In the first part of this post
, I mulled over how useful (or
not) it is to teach the more colourful end of the idiomatic spectrum (of the
raining cats and dogs
variety). My thoughts were prompted by a Twitter chat last
week about teaching lexical chunks. As we bantered to and fro in 140-character
bursts though, I was struck by how many idioms we employed ourselves to get our
points across. Now admittedly, we were trying to outdo each other in
seeing how many idioms we could shoehorn into the discussion. Nevertheless, I
still found myself using them even when I wasn’t consciously trying to. And it got
me thinking about the role of idioms in communication via social media.
Part 2: Are idioms more prevalent in social media?
Let me start off by saying I haven’t done any kind of
research into this, but my linguist’s intuition tells me that it could just be
the case. Journalists and other writers who want to make a quick impact on
their audience have long understood the power of a well-placed idiom:
They’re colourful: idioms generally conjure up vivid images
(think of those cats and dogs falling from the sky), which makes them more salient
than other types of language, they jump out at the reader, they paint a picture
and may even raise a smile. When you’re trying to stand out amongst the jumble
on someone’s newsfeed, that’s exactly what you want.
They’re much more than the sum of their parts: as I said in
the first part of this post, an idiom often carries a whole load of
connotational baggage along with it. Sometimes they just add a bit of emphasis,
but frequently they say a lot more besides. Say, you wanted to describe someone
who isn’t ‘normal’, each of these idioms might tell quite a different story:
off his rocker
has a screw loose
has lost the plot
a few sandwiches short of a picnic
mad as a box of frogs
a bit off the wall
... and of course, they say all that extra stuff in well
under 140 characters!

DESCRIPTION OF THE TASK: Continue the blog post about idioms in social media, starting after its last sentence.

GIVEN INFORMATION:
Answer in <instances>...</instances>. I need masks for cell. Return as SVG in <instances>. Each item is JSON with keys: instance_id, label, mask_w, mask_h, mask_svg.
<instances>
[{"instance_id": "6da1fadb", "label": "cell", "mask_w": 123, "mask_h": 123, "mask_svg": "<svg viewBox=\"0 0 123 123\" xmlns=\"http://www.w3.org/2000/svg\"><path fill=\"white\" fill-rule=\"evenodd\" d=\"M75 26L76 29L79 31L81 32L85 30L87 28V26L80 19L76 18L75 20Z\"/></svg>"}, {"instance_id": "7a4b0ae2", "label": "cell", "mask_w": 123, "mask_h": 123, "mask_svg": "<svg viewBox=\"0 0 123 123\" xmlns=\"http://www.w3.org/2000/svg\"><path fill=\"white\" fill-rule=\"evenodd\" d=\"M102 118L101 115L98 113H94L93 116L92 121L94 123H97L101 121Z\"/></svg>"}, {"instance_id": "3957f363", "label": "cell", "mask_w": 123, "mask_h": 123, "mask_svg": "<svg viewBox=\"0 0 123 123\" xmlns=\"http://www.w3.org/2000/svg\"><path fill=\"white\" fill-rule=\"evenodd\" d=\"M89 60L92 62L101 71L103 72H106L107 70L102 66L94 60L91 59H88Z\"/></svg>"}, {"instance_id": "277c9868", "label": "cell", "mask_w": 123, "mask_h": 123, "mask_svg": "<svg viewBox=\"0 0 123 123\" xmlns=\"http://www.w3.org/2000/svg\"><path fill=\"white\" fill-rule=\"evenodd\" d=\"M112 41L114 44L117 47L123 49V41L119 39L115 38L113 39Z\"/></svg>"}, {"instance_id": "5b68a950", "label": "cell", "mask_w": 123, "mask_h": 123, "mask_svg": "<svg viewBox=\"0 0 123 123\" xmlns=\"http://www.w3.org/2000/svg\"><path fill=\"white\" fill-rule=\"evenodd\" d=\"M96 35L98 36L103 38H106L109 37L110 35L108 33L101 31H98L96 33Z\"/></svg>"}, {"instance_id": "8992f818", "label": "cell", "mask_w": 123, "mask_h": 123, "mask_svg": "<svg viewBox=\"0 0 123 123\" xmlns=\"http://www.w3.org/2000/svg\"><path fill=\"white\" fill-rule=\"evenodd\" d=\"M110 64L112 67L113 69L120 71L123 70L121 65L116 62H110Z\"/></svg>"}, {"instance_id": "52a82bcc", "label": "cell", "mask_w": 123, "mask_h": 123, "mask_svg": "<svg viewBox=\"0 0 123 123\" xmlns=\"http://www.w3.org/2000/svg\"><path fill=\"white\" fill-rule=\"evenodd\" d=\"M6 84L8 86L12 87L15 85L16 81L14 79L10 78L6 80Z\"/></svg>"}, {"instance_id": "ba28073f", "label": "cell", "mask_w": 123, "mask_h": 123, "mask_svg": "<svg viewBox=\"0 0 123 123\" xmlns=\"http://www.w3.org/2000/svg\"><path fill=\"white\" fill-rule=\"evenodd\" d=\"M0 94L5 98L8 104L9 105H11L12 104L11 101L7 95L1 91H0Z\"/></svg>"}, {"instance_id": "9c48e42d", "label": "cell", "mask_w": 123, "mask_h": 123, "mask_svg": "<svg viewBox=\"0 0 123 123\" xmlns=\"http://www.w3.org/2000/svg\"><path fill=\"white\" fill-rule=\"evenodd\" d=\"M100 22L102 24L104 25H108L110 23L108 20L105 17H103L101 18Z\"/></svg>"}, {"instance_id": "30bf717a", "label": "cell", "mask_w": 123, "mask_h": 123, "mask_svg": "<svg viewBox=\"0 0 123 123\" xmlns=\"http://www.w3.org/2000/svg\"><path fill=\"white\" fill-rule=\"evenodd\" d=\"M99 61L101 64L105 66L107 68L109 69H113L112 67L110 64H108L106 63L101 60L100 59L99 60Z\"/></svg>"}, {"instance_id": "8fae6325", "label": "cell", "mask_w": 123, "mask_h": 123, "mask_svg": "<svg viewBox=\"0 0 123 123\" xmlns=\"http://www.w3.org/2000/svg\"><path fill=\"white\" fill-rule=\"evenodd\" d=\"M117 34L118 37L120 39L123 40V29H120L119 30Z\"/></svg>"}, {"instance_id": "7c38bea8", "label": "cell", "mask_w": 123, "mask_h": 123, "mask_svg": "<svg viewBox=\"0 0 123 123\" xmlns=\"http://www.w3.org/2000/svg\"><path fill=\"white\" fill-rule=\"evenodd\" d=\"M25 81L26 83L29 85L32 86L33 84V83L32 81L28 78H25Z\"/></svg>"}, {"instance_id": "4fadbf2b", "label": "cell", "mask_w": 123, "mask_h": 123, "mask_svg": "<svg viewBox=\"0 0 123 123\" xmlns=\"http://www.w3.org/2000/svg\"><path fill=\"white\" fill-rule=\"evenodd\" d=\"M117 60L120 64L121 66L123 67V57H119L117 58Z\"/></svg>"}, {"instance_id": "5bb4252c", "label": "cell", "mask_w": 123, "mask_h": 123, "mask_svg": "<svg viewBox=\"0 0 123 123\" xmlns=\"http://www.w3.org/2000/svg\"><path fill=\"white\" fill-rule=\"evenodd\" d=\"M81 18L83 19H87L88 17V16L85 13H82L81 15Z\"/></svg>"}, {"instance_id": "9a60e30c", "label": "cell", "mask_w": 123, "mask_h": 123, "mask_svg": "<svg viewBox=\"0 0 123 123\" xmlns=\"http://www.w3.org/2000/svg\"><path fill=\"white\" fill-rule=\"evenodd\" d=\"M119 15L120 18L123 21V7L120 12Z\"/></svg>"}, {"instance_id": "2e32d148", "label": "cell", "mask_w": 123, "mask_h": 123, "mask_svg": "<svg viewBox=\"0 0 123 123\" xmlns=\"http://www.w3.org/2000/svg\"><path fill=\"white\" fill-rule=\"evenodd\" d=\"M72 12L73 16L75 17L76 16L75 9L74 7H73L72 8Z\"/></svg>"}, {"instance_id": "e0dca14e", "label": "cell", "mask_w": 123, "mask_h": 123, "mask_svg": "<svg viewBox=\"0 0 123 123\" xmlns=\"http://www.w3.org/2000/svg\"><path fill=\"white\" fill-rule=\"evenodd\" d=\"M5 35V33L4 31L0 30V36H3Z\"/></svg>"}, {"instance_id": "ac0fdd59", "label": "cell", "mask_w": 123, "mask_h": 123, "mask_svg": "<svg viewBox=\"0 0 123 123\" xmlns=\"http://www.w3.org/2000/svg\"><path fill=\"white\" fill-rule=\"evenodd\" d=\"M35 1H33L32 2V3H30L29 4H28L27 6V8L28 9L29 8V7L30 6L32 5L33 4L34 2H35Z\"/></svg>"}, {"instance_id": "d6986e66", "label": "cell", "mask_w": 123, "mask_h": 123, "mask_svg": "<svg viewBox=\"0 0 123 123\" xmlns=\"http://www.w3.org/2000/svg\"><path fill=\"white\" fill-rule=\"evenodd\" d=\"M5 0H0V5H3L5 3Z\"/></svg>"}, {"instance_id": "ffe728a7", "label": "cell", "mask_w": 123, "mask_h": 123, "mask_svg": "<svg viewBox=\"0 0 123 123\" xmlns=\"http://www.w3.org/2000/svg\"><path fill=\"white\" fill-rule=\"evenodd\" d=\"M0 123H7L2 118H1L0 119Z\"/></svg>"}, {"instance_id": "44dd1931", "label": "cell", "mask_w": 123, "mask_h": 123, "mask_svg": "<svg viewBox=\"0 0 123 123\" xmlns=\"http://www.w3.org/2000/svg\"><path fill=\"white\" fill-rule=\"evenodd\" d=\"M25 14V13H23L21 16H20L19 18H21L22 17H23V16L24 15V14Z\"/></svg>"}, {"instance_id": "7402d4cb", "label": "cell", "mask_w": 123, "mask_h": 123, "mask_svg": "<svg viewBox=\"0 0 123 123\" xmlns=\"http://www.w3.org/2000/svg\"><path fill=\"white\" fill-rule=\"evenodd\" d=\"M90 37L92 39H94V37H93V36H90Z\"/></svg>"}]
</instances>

RESPONSE FOR THIS EXERCISE:
They appeal to a shared culture
: because idioms tend to be
quite culturally-bound, when we use them, we’re saying something like “see, we
have the same cultural background”, whether that’s quite broadly or as part of
a sub-culture. At the extreme end, idioms are even created out of quotes from
popular culture (apparently called snowclones
; thanks to Hugh Dellar
nugget), think “what have xxx ever done for us
” (from Monty Python) or even the
title of this post (which for those of you who don’t know comes from British
football punditry). It’s probably also one of the reasons why idioms are so beloved
of soap opera scriptwriters; by cramming the characters’ speech full of idioms,
we’re perhaps inclined to think they’re “just like us”.
All those characteristics make idioms perfect for getting
across a message concisely but with impact when space is limited. I’ve been
keeping an eye on my Twitter and Facebook feeds over the past week and it’s
difficult to say whether there are really a lot of idioms or whether I’m just
noticing them. I was struck a few days ago though when I was trying to follow a
Facebook thread in French and found myself struggling, not just because my
French is a bit rusty, but because it was full of idioms I’d never come across.
I learnt that “nous ne sommes pas sortis de l’auberge” (which Facebook rather
unhelpfully translated word-for-word as “we haven’t left the hostel”!) apparently
means something like “we’re not out of the woods yet”.
You just know you’re going to be spotting idioms everywhere
now, don’t you? ...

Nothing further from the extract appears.